= Muhammad Atallah al-Kasm =

20th century Islamic Scholar (born 1844)

Muhammad Atallah al-Kasm (محمد عطا الله الكسم; 1844–August 7, 1938) was one of the most important Islamic scholars in Damascus in the 20th century. He was the first Grand Mufti of Syria after its independence in 1918 from the Ottoman Empire and held that position until his death in 1938.

== Life ==
Muhammad Atallah al-Kasm was born in Damascus in 1844 into a wealthy family of scholars, merchants, and scientists whose noble lineage traces back to Ali ibn Abu Talib. In his native Damascus, Atallah will study Islamic jurisprudence and be educated by some of the most important scholars of those years, such as Sheikh Muhammad al-Tantawi, Sheikh Abdullah al-Rikabi al-Sukkari and Sheikh Salim al-Attar. From a young age and for many years of his life, Atallah will work at the Maktab Anbar school and was a teacher at the Umayyad Mosque and at the Yalbugha Mosque.

By the time the Great War broke out, Atallah was one of the most respected scholars in the entire Levant. It was midway through the war that a dispute arose between him and the Ottoman military ruler Djemal Pasha, after the Damascene scholar openly condemned the decision to execute several notables and deputies in Marjeh Square on 6 May 1916. Those executed included deputies, intellectuals and lawyers such as Shafiq Mayad al-Azm, Rushdi al-Shama'a, Rafiq Rizq Sallum, Abd al-Wahhab al-Anglizi and other nationalist leaders of Syrian society at the time, who were sentenced to death for high treason and conspiracy. Atallah was one of many Arab scholars, religious figures, and intellectuals who would rise up against Ottoman rule, sympathize with Arab nationalism, and support the revolt of 1916–1918.

After the end of the war and the fall of Damascus in September 1918, Atallah al-Kasm swore allegiance to Prince Faisal ibn al-Hussein as the rightful Arab ruler of Syria, representing his father, Hussein ibn Ali, leader of the Great Revolt against the Ottoman Empire. He was appointed head of the Awqaf Committee and a member of the Damascus State Council, responsible for the sharia judiciary. On 11 May 1919, Faisal appointed him Grand Mufti of the city, replacing Sheikh Abu al-Khair Abdin, who had angered religious scholars by discussing the smoking issue.

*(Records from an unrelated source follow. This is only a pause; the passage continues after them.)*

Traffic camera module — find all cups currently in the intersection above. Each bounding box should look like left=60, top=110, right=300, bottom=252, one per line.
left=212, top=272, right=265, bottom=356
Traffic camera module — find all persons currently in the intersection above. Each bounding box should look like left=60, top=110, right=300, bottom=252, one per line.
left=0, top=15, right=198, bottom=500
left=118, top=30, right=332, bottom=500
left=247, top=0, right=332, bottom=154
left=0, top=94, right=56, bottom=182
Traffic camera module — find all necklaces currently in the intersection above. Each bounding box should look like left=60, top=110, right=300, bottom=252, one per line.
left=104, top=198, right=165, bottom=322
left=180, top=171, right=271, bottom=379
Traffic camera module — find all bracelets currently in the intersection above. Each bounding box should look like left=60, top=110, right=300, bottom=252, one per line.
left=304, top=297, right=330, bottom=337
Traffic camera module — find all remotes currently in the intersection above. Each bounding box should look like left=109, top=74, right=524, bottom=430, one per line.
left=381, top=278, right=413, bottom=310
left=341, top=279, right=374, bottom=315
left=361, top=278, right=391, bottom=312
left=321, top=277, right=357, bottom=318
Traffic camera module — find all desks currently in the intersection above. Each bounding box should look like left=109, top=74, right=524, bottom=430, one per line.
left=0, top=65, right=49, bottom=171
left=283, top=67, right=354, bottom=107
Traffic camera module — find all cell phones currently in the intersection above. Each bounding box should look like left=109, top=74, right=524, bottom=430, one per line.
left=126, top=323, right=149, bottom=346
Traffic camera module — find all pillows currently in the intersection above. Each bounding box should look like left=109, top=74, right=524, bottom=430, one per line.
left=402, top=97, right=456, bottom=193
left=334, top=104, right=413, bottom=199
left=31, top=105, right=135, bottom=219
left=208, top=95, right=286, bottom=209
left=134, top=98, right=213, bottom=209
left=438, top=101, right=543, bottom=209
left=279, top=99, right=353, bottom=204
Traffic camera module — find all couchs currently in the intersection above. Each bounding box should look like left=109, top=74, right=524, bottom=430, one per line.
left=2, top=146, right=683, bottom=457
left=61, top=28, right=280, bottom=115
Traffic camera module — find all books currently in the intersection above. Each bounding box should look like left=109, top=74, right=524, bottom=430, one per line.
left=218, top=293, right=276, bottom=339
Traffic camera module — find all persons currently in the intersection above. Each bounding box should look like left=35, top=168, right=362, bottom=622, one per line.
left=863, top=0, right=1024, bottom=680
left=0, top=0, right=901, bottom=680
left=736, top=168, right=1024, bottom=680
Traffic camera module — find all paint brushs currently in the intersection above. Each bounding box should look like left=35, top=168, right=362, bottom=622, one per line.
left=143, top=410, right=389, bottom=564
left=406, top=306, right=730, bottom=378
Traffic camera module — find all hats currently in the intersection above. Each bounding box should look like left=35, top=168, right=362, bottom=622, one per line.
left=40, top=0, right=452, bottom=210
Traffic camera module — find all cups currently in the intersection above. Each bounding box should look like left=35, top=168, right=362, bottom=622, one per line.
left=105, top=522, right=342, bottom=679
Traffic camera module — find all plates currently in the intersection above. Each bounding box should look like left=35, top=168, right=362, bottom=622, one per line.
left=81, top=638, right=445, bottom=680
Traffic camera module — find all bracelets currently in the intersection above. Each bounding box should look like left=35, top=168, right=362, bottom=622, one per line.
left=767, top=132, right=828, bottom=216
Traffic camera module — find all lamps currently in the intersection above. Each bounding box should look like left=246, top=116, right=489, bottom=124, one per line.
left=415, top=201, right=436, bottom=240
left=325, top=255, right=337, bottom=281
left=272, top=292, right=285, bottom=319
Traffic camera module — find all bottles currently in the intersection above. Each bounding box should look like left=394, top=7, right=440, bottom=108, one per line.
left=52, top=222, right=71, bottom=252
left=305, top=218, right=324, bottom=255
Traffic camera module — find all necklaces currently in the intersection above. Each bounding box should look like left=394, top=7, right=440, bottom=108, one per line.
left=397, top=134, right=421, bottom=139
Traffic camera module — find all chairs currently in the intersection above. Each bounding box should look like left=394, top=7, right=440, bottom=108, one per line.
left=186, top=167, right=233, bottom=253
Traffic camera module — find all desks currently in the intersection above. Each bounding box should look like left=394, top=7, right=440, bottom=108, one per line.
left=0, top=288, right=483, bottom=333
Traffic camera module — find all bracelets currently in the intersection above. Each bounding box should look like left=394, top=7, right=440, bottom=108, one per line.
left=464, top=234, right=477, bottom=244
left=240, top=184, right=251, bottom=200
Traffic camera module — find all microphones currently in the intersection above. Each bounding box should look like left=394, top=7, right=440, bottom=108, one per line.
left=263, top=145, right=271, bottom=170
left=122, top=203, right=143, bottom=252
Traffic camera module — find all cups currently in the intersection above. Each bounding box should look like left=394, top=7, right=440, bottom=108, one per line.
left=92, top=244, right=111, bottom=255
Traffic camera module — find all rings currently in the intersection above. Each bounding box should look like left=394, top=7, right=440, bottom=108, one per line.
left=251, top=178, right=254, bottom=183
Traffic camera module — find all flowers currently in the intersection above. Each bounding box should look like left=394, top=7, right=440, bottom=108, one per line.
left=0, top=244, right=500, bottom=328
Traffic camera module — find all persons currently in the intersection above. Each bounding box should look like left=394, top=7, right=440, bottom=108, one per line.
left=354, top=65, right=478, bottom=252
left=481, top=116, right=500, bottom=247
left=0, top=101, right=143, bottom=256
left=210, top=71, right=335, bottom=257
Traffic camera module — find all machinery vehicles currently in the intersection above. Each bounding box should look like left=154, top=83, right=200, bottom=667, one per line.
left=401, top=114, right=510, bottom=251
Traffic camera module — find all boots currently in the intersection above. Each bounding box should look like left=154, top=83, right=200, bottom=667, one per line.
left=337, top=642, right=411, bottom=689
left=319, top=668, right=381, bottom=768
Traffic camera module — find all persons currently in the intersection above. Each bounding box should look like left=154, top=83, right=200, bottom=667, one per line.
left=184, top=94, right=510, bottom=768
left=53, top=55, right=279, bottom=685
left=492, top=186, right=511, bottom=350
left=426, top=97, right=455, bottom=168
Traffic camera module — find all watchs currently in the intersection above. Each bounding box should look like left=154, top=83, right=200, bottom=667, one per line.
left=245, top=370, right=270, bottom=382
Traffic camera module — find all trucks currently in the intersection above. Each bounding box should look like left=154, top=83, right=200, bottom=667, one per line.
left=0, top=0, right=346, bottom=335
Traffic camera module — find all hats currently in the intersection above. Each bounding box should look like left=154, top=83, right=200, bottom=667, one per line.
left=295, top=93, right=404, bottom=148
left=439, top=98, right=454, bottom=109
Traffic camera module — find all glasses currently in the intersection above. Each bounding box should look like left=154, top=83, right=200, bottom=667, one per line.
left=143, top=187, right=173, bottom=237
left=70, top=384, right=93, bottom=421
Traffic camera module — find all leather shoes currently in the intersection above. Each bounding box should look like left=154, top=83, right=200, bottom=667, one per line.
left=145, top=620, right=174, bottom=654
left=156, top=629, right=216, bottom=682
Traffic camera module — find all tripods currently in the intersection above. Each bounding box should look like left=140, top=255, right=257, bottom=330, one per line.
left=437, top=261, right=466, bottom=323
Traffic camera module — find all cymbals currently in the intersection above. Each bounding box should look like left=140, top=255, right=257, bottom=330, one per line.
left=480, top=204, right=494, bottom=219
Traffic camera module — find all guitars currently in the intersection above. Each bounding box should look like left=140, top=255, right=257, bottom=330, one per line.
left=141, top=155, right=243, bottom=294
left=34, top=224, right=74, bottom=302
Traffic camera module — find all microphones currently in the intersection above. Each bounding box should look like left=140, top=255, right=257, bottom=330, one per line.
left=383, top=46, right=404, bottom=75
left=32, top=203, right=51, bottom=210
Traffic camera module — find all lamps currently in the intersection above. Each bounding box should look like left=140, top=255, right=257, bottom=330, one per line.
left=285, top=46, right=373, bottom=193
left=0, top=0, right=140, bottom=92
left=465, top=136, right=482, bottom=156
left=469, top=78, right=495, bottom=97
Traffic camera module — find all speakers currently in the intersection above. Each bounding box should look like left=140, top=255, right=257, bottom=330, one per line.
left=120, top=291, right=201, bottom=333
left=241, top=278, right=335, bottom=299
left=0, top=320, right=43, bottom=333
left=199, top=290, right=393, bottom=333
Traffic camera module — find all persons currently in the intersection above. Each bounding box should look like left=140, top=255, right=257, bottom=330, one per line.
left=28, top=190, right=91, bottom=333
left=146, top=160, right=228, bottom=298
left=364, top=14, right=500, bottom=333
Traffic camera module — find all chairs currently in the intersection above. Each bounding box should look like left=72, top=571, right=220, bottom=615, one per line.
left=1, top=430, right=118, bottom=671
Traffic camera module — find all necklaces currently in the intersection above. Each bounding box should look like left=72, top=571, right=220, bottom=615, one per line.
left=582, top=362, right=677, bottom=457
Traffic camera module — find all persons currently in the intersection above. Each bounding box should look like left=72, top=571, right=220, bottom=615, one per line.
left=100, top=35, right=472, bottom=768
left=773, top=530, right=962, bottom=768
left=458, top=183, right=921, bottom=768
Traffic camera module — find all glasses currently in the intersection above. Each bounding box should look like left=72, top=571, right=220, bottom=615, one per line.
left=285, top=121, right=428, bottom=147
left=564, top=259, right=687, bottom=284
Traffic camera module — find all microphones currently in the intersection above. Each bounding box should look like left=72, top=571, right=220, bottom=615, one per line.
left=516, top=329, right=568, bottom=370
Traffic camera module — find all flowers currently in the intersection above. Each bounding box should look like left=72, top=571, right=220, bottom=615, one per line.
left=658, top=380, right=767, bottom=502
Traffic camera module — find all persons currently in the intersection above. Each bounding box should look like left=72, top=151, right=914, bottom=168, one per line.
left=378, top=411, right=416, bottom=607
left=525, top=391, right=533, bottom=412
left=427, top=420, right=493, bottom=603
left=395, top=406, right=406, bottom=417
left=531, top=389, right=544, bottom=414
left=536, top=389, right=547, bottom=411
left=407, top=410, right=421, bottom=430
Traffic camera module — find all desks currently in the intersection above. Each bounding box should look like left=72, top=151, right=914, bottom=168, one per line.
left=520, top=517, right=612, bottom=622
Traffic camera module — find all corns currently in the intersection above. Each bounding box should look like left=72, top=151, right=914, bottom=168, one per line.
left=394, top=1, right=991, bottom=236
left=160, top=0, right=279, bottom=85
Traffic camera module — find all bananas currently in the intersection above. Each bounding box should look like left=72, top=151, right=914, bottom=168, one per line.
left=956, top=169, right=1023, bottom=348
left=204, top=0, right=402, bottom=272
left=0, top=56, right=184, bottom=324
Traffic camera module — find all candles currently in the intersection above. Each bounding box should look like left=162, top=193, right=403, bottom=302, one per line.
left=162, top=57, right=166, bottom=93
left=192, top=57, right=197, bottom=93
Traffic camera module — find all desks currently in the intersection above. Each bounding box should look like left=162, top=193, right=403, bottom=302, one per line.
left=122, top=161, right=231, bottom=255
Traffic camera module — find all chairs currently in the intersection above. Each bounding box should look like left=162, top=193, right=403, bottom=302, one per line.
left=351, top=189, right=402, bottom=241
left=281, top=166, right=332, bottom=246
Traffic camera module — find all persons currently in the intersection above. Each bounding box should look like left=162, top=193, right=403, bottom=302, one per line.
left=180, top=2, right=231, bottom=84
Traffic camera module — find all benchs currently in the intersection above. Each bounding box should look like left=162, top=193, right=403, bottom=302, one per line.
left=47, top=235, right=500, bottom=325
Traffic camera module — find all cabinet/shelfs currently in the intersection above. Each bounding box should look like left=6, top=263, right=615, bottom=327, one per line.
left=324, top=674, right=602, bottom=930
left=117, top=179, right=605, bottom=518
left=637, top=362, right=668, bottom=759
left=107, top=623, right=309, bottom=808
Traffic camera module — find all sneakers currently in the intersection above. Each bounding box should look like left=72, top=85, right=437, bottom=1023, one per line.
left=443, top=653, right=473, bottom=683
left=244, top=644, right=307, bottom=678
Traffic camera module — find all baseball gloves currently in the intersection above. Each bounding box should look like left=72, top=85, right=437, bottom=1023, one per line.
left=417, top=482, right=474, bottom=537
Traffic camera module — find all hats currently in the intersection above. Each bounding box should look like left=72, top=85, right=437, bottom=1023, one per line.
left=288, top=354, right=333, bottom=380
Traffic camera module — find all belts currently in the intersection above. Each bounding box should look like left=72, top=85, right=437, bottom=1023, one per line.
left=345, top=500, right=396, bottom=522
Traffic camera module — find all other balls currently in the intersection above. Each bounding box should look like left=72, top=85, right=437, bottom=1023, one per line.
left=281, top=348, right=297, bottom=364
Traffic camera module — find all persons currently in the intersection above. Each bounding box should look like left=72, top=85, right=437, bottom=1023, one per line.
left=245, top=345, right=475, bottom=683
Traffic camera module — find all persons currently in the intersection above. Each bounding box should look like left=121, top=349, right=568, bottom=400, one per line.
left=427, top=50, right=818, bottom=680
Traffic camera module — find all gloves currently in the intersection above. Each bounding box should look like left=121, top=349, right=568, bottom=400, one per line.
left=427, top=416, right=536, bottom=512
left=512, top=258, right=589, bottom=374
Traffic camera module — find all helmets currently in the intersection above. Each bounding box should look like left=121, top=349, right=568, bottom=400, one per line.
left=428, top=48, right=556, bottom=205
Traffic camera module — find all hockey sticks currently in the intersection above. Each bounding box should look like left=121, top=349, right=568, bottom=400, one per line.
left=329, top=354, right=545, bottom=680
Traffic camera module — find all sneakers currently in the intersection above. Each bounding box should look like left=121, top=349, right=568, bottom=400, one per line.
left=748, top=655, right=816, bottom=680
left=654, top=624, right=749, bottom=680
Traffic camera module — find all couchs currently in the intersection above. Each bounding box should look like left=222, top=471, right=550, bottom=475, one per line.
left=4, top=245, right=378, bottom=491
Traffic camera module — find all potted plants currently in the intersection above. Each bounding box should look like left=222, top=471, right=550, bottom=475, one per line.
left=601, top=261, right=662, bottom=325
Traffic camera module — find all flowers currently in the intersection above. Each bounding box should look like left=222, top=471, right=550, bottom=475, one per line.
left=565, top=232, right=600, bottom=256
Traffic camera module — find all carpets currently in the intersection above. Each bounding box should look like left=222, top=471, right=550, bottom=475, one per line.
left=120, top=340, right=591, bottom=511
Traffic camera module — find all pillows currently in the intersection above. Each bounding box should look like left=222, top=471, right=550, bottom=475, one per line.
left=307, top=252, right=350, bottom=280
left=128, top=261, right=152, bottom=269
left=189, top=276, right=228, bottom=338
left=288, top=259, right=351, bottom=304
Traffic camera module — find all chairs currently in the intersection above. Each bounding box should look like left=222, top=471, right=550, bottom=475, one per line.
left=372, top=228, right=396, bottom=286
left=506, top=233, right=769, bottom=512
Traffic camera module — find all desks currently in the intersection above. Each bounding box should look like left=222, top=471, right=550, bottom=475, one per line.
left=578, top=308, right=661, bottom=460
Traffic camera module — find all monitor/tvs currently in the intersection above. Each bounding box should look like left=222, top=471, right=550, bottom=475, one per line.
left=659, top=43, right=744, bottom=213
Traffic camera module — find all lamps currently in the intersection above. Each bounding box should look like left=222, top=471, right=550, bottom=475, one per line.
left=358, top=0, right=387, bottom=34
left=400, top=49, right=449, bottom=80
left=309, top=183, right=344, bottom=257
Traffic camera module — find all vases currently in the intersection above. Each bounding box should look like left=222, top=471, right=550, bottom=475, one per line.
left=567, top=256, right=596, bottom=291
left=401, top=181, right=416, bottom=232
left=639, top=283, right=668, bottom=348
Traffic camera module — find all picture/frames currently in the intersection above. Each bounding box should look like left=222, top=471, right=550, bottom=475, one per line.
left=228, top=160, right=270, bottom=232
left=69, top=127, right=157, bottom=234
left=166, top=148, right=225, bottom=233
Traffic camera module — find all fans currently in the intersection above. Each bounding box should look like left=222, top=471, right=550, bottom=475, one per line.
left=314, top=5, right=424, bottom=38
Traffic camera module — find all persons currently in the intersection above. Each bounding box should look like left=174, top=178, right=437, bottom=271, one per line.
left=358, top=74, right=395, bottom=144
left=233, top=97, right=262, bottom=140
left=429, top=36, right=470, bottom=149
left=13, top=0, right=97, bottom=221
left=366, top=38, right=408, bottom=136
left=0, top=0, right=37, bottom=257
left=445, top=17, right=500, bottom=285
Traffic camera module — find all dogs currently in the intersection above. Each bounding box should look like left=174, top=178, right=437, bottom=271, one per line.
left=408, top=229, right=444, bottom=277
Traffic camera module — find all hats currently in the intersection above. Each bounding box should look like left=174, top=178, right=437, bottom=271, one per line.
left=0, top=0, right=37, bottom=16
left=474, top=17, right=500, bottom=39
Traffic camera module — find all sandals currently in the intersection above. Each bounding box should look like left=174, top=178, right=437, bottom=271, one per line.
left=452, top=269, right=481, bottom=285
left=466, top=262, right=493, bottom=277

=== Syrian Islamic Caliphate Society ===
Mufti Atallah Al-Kasm remained in office throughout Faisal's reign, calling for jihad against the French Army advancing on the city of Damascus from the Syrian coast in the summer of 1920. In March 1924, he was involved in establishing the Islamic Caliphate Society, an association with the goal of finding a valid caliph for the ummah after Turkish President Mustafa Kemal Atatürk abolished the position after centuries of being held by the Osmanoğlu family. The association included a number of personalities, such as Minister Badi Mayid al-Azm, Sheikh Ahmad al-Hasibi, and Emir Muhammad Said al-Jazari, a grandson of the Algerian mujahid Emir Abd al-Qadir al-Jazari.

=== Islamic Guidance Association ===
In the mid-1920s, Atallah al-Kasm joined the Islamic Guidance Association, which was founded by one of his students, Sheikh Mahmud Yassin, and participated in the publicity ceremony held at the Arab Academy headquarters. Mahmud Yassin assumed the presidency of the association and was interested in creating a network of Islamic schools to educate the illiterate and orphaned children of rebel fighters, and Atallah, as mufti, sponsored the project, but French intelligence closed it down due to its anti-colonial involvements.

Grand Mufti Atallah al-Kasm died on 7 August 1938 at the age of 94. After twenty years in office, he was succeeded by Muhammad Shukri al-Istany. Throughout his life, Atallah Al-Kasm wrote a series of books and research papers. His most important works were "Fasl's Discourse on Women and Hijab Obligation" and "Satisfying Sayings in Response to Wahhabism".

== Family ==
Atallah al-Kasm had numerous offspring. Three of his sons became important figures within Arab nationalism and later Baathism, including Dr. Badi' al-Kasm, a nationalist intellectual and theorist and one of the founders of the Baath Party, Abd al-Rauf al-Kasm, who became Prime Minister in the 1980s and Badr al-Kasm, who worked at the United Nations and wrote a series of legal, political and historical investigations.